La technologie s’approprie les voies, et pour donner plus de sécurité à la circulation des transports, tout l’intellect créateur est mis à son service.
L’exemple le plus récent et le plus sophistiqué de cette tendance est l’implantation par la DGT de cameras dotées d’intelligence artificielle capables de lire les plaques d’immatriculation et de détecter les infractions en une fraction de seconde.
Ce saut qualitatif transforme la surveillance du trafic : il ne s’agit plus seulement de mesurer la vitesse, mais d’analyser et de juger le comportement de chaque véhicule avec une précision et une constance qu’aucun œil humain ne pourrait maintenir.
C’est la route convertie en une scène de contrôle automatisé, où la machine observe, traite et sanctionne sans repos.
Bien que peut-être pas toujours tout à fait juste, l’objectif déclaré est de réduire la sinistralité.
Les quatre premières caméras, déjà actives à Madrid sur des points critiques des A-6, A-1, A-2 et A-42, se concentrent sur les infractions à haut risque comme le franchissement de lignes continues.

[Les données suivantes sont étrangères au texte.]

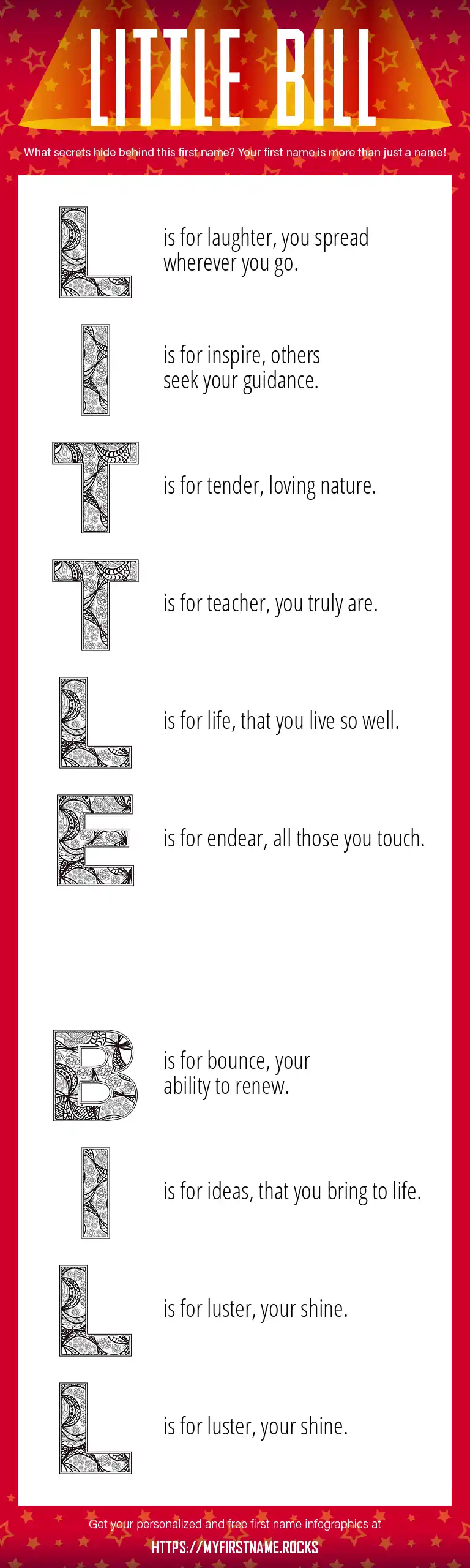 LITTLE BILL

What secrets hide behind this first name? Your first name is more than just a name!

L is for laughter, you spread wherever you go.

I is for inspire, others seek your guidance.

T is for tender, loving nature.

T is for teacher, you truly are.

L is for life, that you live so well.

E is for endear, all those you touch.

B is for bounce, your ability to renew.

I is for ideas, that you bring to life.

L is for luster, your shine.

L is for luster, your shine.

Get your personalized and free first name infographics at

HTTPS://MYFIRSTNAME.ROCKS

La technologie, appelée ANPR (reconnaissance automatique des plaques d’immatriculation), est implacable : deux caméras synchronisées certifient si un véhicule a effectué une manœuvre interdite, générant une amende automatique de 200 euros qui arrive au domicile sans qu’aucun agent ne soit intervenu.
Le système, testé depuis 2023, a démontré une efficacité supérieure à 95 pour cent, ce qui a convaincu la DGT d’étendre son utilisation au cours de l’année 2026.
Cependant, cette efficacité technologique se heurte à la complexité du facteur humain. Le texte sur lequel je réfléchis souligne qu’il se produit des réactions humaines que les caméras ne comprendront pas, et c’est là la principale faille du système.
Que se passe-t-il lorsqu’un conducteur franchit une ligne continue pour éviter un obstacle imprévu ou un nid-de-poule ? Ou lorsqu’un motard le fait pour éviter une collision imminente ?
L’algorithme, entraîné à reconnaître des motifs géométriques, ne fait pas la distinction entre une infraction délibérée et une manœuvre d’évitement forcée par les circonstances.
La machine manque du contexte que n’importe quel agent pourrait interpréter sur le terrain, ce qui ouvre la porte aux faux positifs et à des sanctions perçues comme profondément injustes.
Ce manque de nuance est aggravé par l’opacité du processus. Contrairement à un radar conventionnel, où la photo de la vitesse est la preuve, ici le conducteur fait face à un algorithme dont les critères sont confidentiels.
Contester une amende devient une bataille inégale : le citoyen doit prouver une erreur technique d’un système auquel il n’a pas accès, tandis que ses mouvements sont archivés dans une base de données. Cela crée une nouvelle zone grise juridique concernant le stockage des images et la possible réutilisation de ces données, soulevant un débat inévitable entre sécurité routière et vie privée.
En conclusion, la technologie s’empare des routes avec la promesse d’une sécurité sans faille, mais son implantation fragmente la justice à deux vitesses. D’un côté, il y a les infractions « automatisables », comme franchir une ligne continue, qui subissent une tolérance zéro et implacable. De l’autre, restent celles qui nécessitent un jugement humain, comme circuler indûment sur la voie de gauche, dont la sanction de 200 euros dépend encore de la présence physique d’une patrouille.
Le défi pour l’avenir immédiat n’est pas technique, mais éthique : comment intégrer cette puissante intelligence artificielle sans perdre de vue cette complexité humaine qu’aucune caméra n’est, pour l’instant, capable de comprendre.